• **Goal of the exercise**
Write the lines below out exactly, dropping each picture.

Segment Start: Record set

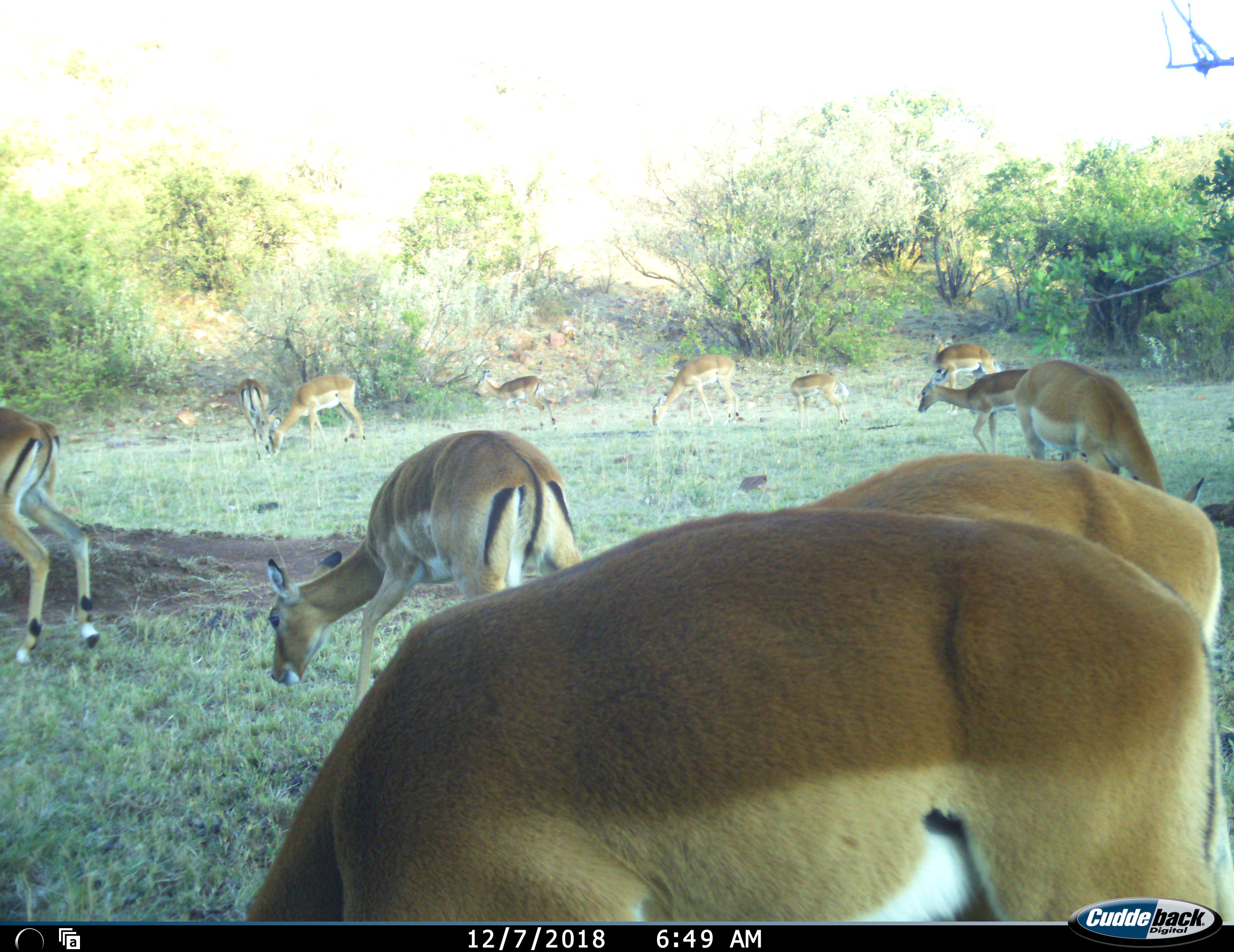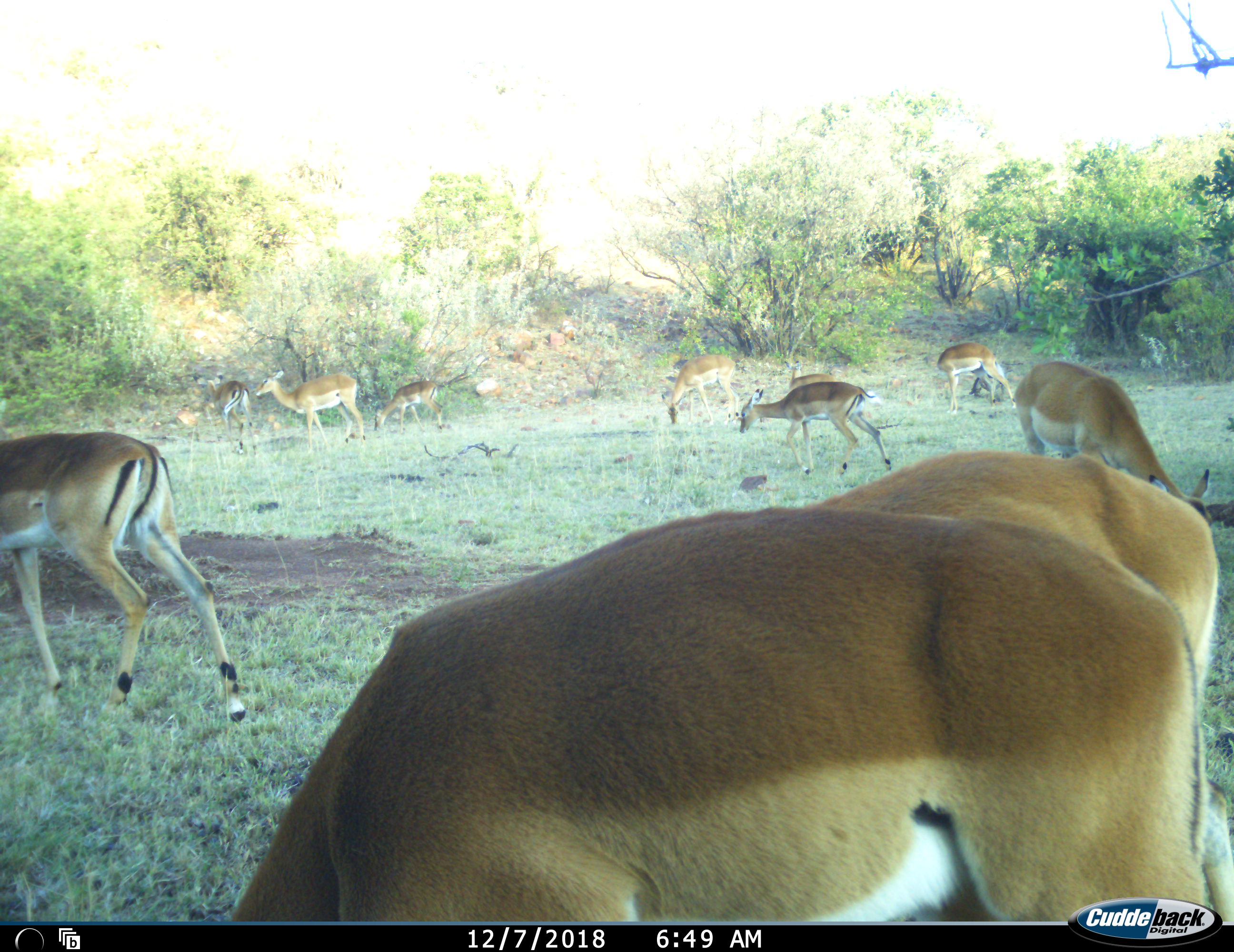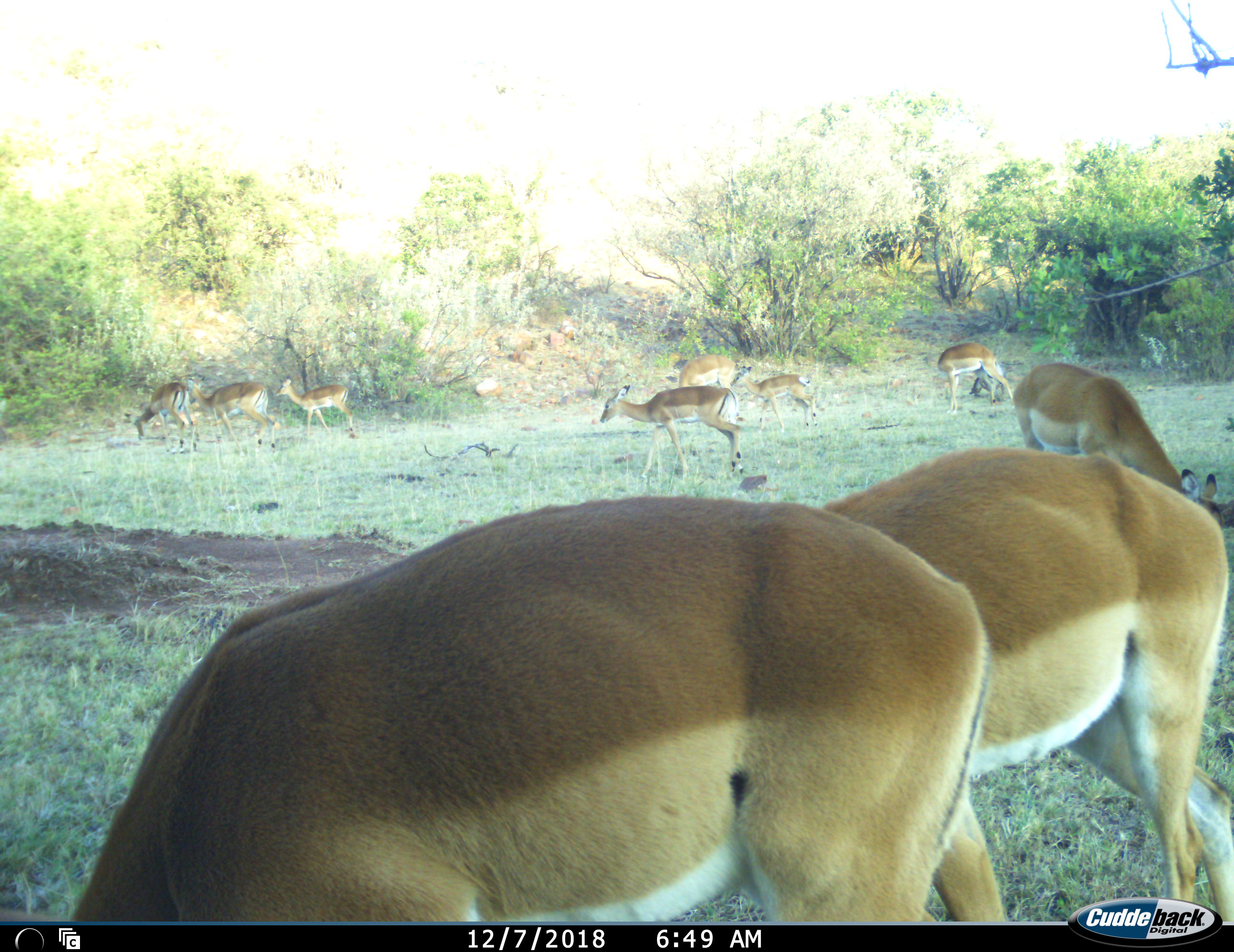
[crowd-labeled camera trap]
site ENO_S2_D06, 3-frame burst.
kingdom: Animalia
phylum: Chordata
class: Mammalia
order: Artiodactyla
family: Bovidae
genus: Aepyceros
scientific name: Aepyceros melampus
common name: impala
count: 11-50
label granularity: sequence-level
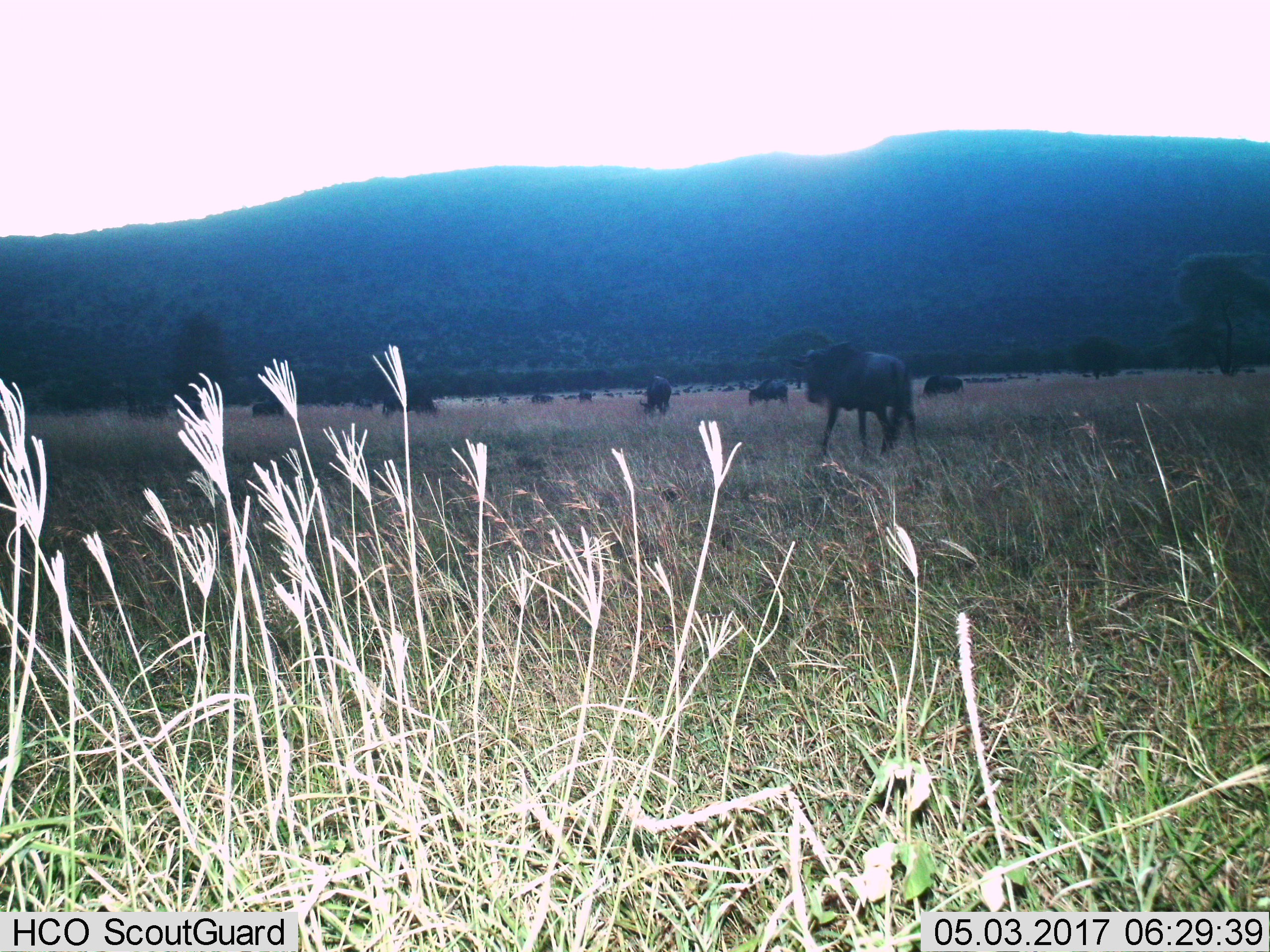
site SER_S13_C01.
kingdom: Animalia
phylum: Chordata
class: Mammalia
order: Artiodactyla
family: Bovidae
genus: Connochaetes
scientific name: Connochaetes taurinus taurinus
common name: blue wildebeest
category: wildebeestblue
Wildebeestblue (blue wildebeest) (Connochaetes taurinus taurinus), count 11-50. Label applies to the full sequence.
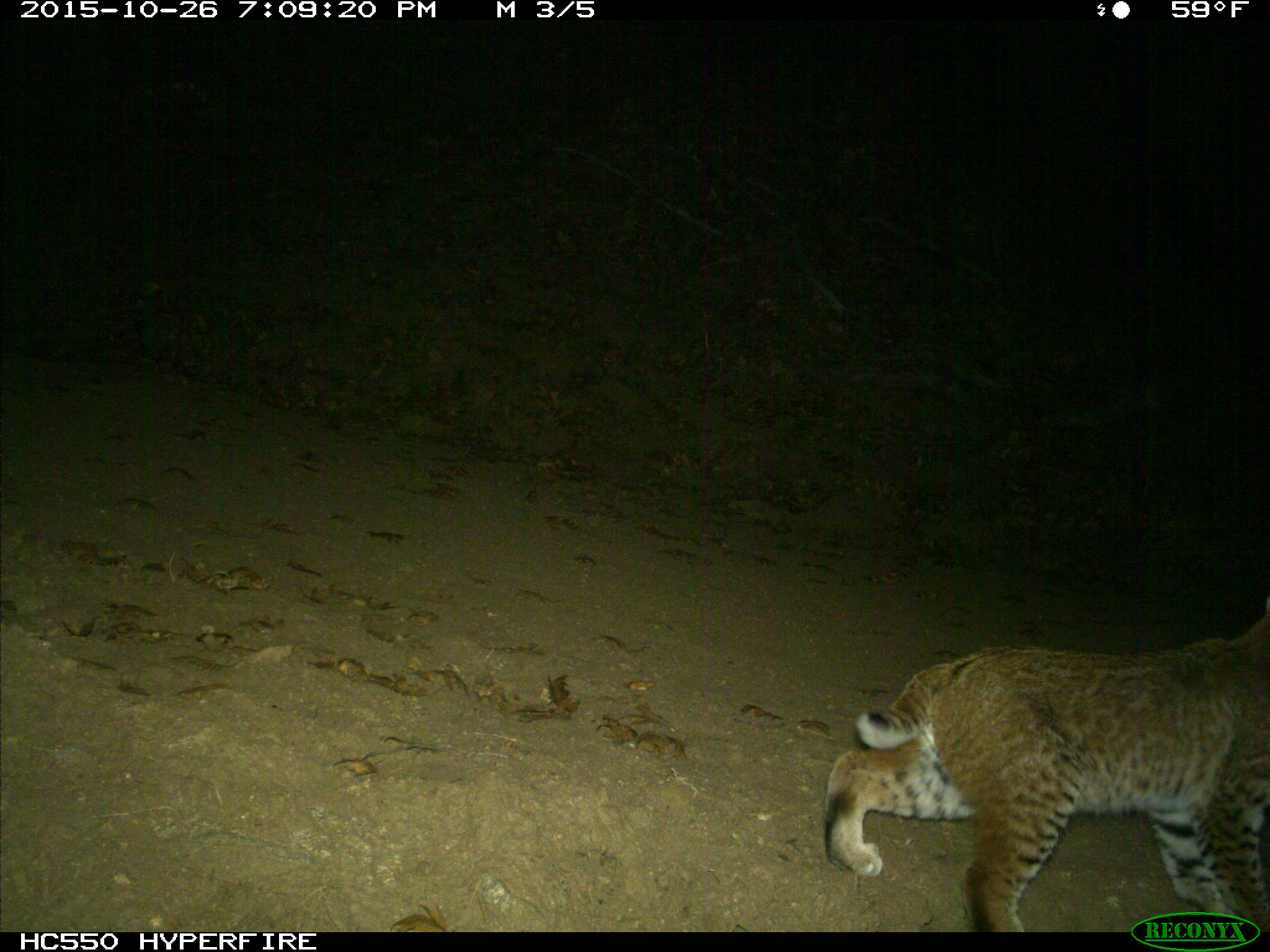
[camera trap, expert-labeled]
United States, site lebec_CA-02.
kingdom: Animalia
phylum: Chordata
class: Mammalia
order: Carnivora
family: Felidae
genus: Lynx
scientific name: Lynx rufus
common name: bobcat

Segment End: Record set

• **Solution to the problem**
[crowd-labeled camera trap]
site ENO_S2_D06, 3-frame burst.
kingdom: Animalia
phylum: Chordata
class: Mammalia
order: Artiodactyla
family: Bovidae
genus: Aepyceros
scientific name: Aepyceros melampus
common name: impala
count: 11-50
label granularity: sequence-level
site SER_S13_C01.
kingdom: Animalia
phylum: Chordata
class: Mammalia
order: Artiodactyla
family: Bovidae
genus: Connochaetes
scientific name: Connochaetes taurinus taurinus
common name: blue wildebeest
category: wildebeestblue
Wildebeestblue (blue wildebeest) (Connochaetes taurinus taurinus), count 11-50. Label applies to the full sequence.
[camera trap, expert-labeled]
United States, site lebec_CA-02.
kingdom: Animalia
phylum: Chordata
class: Mammalia
order: Carnivora
family: Felidae
genus: Lynx
scientific name: Lynx rufus
common name: bobcat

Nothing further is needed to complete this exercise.